■ **给定文段**:
==*==
反思🤔️ | 佐藤学:专家型教师的学习与省察(问答&分享)
昨天讲座内容更新详见:
反思🤔️ | 佐藤学:专家型教师的学习与省察 (讲座与交流会)
(和昨天一样,金黄色代表着从演讲时的ppt上转述下来的文字)
日前,“三十年如一日将研究付诸行动的研究者”——现年66岁的佐藤学教授(日本教育学会前会长、东京大学名誉教授、学习院大学教授、美国国家教育科学院外籍院士)受邀在上海华东师范大学中北校区就“专家型教师的学习与省察”为题发表演讲,随后有自由问答与交流环节。
温故而知新:
这次的演讲主要内容首先界定了21世纪的专家型教师应当是“学习的专家”,而能够容纳这类专家的学校应当是同时追求“质量(quality)”与“平等(equality)”的“学习共同体(learning community)”,在这样的学校中师生所进行的是“协同学习(collaborative learning)”,所开展的课程是“项目型”的课程,是注重思考与探究的登山型课程,以“主题·探究·表现”为核心。
==*==
■ **任务目标 A**:
根据上面的讲座简介,佐藤学教授的演讲是在哪个校区发表的?
■ **任务目标 B**:
请抄录上面讲座简介中从“(和昨天一样,金黄色代表着从演讲时的ppt上转述下来的文字)”到“为题发表演讲,随后有自由问答与交流环节。”之间的文字,首尾两处都包括在内。
==*==
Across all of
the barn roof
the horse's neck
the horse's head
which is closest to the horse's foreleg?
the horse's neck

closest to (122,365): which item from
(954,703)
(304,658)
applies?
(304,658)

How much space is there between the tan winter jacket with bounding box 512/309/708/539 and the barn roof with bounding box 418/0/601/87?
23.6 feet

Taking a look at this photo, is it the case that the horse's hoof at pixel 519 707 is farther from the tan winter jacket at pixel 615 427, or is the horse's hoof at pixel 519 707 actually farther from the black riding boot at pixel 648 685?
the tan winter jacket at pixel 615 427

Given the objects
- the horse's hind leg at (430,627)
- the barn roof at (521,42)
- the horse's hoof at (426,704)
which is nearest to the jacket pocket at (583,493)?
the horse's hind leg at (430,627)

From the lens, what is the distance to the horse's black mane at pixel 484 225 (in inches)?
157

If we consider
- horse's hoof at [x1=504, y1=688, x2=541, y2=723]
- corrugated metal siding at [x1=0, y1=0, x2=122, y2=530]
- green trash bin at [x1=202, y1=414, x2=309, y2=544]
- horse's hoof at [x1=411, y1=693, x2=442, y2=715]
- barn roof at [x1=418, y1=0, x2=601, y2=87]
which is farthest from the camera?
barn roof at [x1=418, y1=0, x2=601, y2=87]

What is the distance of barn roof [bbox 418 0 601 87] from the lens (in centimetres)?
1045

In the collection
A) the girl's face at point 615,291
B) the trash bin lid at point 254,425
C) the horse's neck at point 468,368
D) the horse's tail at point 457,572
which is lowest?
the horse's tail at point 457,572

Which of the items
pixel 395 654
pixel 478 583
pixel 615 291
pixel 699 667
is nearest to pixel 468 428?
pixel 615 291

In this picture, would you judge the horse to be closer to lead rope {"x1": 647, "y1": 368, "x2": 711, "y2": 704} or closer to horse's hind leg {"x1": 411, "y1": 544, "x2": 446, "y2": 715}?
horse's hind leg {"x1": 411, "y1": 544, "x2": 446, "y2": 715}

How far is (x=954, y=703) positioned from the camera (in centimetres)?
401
==*==
■ **正确答案 A**:
上海华东师范大学中北校区。

■ **正确答案 B**:
(和昨天一样,金黄色代表着从演讲时的ppt上转述下来的文字)
日前,“三十年如一日将研究付诸行动的研究者”——现年66岁的佐藤学教授(日本教育学会前会长、东京大学名誉教授、学习院大学教授、美国国家教育科学院外籍院士)受邀在上海华东师范大学中北校区就“专家型教师的学习与省察”为题发表演讲,随后有自由问答与交流环节。